Ma Bari è davvero percepita dai baresi come una città ad alto tasso mafioso? In questi giorni si torna a parlare dei 14 clan, ad esempio.
«Ma sicuramente esisteranno i clan, certo. Ma la percezione di chi vive a Bari non è quella di una città ferma o bloccata da chissà quali forze. Anzi, questa città è più spesso bloccata da antiche tendenze antropologiche e di mentalità degli stessi baresi. Bari è dinamica, viva, aperta allo sviluppo. Ciò non vuol dire che sia tutto perfetto, ma sicuramente una parte dei baresi ha percepito l'accesso agli atti e i fatti degli ultimi giorni come un'ingiusta mortificazione. Attenzione, però, questa situazione può essere un boomerang per tutti, anche per chi cercherà di cavalcarla. Credo invece che la città debba cogliere l'occasione per riflettere».
Bari è governata dal centrosinistra da vent'anni. E' diventata una roccaforte rossa inespugnabile?
«Bari è stato un laboratorio politico, per alcuni versi. Pensate a Emiliano. Torno un attimo su questa inchiesta: è nato tutto da una consigliera coinvolta, secondo l'accusa, in una compravendita di voti. Si era candidata nelle fila del centrodestra, poi è passata nel centrosinistra. Questa parte politica a Bari è stata per così dire “inclusiva”. E con ciò non voglio dire che Emiliano non avrebbe dovuto fare tutto ciò che ha fatto, ma che evidentemente esiste un problema di cosiddetto trasformismo. Ci sono mille sfaccettature, non è tutto bianco o nero».
Poc'anzi ha detto che la città dovrebbe cogliere l'occasione per riflettere. Per andare in quale direzione?
«Sembrerà scontato, ma la direzione dev'essere quella di un cambio di mentalità e di cultura.

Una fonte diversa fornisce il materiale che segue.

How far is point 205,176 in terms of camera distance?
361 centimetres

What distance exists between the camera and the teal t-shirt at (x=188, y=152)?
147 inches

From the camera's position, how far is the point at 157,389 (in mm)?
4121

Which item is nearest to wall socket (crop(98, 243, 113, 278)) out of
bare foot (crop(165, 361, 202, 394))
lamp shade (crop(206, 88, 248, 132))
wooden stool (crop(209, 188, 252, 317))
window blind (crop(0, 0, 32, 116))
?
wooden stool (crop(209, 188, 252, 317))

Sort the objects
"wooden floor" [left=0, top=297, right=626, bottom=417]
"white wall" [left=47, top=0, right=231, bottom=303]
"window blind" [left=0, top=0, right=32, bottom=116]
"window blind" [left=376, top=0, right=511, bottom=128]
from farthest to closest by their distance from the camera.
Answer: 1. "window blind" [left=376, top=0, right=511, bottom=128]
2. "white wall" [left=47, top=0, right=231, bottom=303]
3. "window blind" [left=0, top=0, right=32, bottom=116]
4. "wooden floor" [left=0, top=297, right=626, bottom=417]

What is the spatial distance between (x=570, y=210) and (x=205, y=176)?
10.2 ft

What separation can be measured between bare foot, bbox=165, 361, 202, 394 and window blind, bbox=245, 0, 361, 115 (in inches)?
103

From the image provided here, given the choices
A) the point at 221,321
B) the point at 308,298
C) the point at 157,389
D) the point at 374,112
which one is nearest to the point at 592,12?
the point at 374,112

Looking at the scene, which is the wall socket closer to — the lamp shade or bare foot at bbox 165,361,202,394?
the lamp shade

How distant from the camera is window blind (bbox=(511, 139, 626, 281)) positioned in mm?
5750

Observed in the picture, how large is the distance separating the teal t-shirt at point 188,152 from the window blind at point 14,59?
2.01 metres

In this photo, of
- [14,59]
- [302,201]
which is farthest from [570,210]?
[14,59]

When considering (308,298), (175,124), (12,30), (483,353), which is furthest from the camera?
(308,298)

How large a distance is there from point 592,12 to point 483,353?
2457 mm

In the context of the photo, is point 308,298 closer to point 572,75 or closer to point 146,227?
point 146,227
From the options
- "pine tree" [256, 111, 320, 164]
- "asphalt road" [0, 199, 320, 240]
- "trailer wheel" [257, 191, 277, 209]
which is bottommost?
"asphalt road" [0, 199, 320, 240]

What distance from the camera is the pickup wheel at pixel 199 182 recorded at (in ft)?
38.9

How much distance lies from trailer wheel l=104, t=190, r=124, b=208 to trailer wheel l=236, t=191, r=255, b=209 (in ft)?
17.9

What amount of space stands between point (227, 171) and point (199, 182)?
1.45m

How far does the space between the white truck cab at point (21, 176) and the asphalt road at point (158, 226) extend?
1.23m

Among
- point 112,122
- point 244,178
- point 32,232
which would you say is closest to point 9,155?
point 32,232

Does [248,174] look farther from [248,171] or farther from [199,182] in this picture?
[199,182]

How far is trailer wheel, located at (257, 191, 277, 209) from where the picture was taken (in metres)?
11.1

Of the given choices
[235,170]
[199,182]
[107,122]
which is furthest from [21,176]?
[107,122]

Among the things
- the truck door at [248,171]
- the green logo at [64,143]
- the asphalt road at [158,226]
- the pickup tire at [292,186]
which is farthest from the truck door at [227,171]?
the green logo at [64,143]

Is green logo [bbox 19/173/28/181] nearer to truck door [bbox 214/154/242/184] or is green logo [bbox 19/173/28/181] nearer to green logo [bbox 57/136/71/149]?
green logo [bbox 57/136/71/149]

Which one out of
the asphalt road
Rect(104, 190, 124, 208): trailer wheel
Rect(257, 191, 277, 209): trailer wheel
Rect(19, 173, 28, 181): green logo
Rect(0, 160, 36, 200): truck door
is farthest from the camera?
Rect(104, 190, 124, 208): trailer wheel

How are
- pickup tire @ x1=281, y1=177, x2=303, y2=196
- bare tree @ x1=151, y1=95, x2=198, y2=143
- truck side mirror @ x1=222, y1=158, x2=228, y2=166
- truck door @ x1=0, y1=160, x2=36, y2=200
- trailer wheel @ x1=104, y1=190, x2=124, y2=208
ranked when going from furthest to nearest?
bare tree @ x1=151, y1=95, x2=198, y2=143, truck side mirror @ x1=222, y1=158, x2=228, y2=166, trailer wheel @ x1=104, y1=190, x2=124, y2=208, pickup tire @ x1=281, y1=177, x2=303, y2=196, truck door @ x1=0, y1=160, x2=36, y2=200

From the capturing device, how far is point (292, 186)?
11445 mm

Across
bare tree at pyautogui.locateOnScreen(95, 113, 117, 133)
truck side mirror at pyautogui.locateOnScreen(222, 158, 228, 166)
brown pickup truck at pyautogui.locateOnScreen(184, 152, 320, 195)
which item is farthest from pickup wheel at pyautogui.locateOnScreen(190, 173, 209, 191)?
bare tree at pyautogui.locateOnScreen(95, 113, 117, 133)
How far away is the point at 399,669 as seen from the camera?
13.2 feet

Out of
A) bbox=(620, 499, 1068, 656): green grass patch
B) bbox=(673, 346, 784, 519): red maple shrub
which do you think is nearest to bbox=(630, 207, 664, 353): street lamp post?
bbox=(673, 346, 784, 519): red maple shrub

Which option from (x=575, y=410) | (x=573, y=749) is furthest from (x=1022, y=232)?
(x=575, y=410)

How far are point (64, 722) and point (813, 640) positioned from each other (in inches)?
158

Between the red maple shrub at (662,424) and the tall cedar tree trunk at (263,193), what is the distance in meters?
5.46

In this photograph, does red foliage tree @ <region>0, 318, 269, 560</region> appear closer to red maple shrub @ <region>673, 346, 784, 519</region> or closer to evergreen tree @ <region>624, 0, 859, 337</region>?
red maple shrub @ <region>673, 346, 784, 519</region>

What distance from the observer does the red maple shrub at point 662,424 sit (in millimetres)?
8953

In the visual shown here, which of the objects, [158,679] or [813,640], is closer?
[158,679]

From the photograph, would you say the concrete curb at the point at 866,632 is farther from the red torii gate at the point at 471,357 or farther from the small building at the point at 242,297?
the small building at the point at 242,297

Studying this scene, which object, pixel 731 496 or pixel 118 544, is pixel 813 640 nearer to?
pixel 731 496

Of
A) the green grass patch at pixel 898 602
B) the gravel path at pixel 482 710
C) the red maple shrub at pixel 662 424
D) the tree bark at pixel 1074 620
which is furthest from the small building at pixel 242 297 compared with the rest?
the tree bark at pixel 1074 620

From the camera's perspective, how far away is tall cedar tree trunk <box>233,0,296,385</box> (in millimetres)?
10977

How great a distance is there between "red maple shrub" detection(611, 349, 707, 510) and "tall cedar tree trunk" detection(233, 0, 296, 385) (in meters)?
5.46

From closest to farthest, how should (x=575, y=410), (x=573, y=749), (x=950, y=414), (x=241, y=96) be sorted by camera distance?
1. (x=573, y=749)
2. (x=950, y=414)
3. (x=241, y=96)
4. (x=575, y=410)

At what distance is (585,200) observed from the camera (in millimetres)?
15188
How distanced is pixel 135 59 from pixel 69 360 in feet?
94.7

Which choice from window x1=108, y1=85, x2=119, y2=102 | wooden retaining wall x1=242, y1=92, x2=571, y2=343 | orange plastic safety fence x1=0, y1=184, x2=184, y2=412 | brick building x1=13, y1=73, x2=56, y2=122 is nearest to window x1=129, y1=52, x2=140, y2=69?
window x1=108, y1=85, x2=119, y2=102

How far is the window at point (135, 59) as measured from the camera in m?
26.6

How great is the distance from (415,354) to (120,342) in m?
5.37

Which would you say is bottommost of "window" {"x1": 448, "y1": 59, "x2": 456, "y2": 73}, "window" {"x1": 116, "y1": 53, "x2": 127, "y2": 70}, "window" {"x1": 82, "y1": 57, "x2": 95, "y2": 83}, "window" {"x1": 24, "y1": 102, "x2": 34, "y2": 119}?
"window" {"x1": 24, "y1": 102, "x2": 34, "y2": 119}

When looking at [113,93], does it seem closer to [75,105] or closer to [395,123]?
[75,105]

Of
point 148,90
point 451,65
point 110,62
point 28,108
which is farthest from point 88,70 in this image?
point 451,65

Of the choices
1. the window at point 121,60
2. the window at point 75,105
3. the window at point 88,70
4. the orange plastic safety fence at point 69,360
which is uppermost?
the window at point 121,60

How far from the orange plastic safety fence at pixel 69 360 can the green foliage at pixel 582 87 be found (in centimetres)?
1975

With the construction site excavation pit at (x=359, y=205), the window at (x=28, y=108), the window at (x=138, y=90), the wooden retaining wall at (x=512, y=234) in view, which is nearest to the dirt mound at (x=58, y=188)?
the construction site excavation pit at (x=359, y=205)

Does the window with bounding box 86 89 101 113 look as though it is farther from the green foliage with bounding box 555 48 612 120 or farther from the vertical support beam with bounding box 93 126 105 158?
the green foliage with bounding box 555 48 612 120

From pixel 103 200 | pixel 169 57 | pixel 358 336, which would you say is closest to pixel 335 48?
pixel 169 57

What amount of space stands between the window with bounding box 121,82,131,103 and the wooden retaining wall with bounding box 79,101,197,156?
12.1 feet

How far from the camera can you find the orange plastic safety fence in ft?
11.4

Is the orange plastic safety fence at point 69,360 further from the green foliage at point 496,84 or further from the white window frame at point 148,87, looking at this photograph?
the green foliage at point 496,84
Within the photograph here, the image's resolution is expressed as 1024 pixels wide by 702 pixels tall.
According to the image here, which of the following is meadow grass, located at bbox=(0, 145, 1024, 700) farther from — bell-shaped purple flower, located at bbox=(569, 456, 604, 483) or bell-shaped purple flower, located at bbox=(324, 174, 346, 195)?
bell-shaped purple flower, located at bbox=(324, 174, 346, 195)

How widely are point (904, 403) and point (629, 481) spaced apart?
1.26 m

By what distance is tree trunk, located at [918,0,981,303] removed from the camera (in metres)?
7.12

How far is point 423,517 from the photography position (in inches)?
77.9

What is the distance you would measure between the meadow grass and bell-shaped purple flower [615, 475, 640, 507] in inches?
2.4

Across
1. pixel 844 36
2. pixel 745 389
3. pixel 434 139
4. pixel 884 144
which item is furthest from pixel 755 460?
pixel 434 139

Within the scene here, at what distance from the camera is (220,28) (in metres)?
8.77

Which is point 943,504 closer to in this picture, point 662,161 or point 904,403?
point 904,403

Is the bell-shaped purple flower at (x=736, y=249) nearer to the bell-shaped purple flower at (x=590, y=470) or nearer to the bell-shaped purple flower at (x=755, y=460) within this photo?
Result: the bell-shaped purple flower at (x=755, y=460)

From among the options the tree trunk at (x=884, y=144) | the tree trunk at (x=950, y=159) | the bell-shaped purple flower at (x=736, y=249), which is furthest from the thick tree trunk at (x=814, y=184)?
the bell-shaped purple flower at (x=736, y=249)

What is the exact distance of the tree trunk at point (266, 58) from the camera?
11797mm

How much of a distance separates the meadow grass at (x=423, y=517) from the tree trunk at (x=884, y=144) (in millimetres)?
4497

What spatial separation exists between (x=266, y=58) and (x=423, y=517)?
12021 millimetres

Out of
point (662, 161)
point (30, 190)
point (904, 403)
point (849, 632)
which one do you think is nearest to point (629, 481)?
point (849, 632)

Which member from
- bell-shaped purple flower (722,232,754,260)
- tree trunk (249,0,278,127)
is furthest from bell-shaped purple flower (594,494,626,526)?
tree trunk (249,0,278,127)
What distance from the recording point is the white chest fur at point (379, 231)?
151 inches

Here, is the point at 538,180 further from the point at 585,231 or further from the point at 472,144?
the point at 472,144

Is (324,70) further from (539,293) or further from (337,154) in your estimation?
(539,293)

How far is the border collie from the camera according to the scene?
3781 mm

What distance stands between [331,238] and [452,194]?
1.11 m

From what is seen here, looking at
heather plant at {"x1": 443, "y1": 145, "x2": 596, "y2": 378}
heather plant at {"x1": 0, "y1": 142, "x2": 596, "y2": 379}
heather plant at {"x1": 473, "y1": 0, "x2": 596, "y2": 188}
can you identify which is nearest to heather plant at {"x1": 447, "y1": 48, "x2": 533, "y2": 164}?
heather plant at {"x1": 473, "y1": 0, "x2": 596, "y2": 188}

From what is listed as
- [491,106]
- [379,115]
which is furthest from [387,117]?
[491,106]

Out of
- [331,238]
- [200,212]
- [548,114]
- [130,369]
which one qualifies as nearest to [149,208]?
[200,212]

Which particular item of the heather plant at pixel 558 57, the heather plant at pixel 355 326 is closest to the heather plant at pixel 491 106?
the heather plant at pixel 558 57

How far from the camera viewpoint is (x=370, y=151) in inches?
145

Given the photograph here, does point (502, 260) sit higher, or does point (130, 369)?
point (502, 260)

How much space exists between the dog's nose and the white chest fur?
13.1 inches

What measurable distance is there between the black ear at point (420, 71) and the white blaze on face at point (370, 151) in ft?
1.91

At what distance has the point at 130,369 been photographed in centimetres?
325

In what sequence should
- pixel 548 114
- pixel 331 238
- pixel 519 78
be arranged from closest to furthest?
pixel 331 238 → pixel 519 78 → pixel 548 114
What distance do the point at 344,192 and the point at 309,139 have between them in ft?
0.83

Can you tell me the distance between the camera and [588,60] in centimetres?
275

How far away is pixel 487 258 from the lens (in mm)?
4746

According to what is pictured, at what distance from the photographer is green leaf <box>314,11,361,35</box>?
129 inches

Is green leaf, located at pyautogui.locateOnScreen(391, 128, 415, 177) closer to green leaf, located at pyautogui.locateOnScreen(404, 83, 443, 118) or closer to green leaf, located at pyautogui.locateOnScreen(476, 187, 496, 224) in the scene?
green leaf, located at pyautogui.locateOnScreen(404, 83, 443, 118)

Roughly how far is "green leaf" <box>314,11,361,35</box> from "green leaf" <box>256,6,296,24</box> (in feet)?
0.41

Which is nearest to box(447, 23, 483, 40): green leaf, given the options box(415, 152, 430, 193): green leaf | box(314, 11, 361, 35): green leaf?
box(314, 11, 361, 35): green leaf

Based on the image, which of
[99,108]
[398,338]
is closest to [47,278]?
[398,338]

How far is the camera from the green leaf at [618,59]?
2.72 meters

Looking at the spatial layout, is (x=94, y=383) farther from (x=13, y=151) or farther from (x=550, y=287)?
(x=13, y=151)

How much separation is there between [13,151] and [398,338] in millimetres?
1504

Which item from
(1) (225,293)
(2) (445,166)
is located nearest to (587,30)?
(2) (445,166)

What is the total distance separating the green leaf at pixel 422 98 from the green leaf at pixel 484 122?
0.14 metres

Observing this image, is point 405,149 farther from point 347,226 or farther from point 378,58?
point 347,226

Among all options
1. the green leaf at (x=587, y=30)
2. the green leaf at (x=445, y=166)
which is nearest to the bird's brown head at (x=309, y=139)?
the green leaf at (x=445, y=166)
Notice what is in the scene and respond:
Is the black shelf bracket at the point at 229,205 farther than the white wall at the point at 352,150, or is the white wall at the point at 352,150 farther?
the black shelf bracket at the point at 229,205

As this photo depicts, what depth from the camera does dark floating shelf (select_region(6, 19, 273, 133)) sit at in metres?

Il ‘genio’ del barese è un genio mercantile, commerciale. E come si sa con le merci viaggiano le idee.... Lo spunto è propulsivo, sicuramente. Bari è città aperta, ha anche visto spazi e quartieri protagonisti di esempi importanti di integrazione multiculturale. Il rischio che si configura troppo spesso, però, è quello che alla fine diventino prevalenti gli interessi di bottega e il respiro di queste operazioni diventi troppo corto. In questo senso credo serva un incontro, una collaborazione tra tutti i protagonisti della scena politica, economica e culturale, senza escludere quel ‘compromesso’ realistico in senso alto, che non è barricarsi nelle proprie convenienze limitate, ma è il modo di vivere in maniera più costruttiva, condivisa e vivace i propri stessi interessi. Prendendo una direzione del genere penso che Bari potrà continuare a crescere».